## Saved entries
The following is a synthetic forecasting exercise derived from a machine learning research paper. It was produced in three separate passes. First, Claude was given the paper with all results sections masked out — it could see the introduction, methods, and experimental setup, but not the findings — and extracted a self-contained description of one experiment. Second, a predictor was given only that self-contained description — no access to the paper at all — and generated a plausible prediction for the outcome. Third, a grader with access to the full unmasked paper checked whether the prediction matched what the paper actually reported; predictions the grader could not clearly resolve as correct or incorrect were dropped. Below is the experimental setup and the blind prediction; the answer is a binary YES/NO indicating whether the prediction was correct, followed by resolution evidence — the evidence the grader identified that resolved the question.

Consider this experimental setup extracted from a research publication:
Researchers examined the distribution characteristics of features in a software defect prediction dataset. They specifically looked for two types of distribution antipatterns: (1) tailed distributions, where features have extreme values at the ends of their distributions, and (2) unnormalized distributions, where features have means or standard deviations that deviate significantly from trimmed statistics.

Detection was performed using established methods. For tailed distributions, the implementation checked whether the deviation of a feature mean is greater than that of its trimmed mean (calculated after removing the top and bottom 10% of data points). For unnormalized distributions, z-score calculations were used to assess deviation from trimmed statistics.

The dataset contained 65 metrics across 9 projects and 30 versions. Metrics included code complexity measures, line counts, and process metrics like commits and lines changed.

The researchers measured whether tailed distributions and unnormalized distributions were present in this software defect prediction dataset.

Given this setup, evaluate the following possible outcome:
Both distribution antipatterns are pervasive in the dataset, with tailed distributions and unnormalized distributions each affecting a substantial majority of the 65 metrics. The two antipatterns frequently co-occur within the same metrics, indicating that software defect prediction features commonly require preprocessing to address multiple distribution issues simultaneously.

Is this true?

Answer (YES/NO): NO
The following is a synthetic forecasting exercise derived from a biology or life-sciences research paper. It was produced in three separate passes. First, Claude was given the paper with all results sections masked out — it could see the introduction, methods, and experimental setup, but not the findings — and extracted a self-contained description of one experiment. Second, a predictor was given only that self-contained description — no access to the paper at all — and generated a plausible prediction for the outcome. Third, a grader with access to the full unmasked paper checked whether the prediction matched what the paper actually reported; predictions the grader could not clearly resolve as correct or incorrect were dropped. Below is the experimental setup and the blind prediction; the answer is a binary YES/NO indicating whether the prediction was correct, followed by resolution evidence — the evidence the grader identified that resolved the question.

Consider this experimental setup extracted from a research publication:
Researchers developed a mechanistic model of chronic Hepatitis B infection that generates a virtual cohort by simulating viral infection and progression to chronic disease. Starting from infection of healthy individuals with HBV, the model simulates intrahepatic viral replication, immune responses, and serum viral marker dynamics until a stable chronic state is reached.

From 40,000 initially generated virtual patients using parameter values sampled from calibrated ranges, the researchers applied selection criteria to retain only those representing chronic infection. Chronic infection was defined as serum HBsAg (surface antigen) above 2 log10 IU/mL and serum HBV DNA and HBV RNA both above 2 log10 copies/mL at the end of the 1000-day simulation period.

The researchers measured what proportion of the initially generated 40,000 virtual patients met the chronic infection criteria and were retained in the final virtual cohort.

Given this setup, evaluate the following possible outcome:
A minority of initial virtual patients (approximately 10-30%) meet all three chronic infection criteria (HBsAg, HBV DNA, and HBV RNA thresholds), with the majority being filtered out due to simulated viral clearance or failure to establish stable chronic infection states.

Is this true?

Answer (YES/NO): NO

## WHAT THE TASK REQUIRES
Your task is to collect every line above that contains the word "measured".

## YOUR RESPONSE
The researchers measured whether tailed distributions and unnormalized distributions were present in this software defect prediction dataset.
The researchers measured what proportion of the initially generated 40,000 virtual patients met the chronic infection criteria and were retained in the final virtual cohort.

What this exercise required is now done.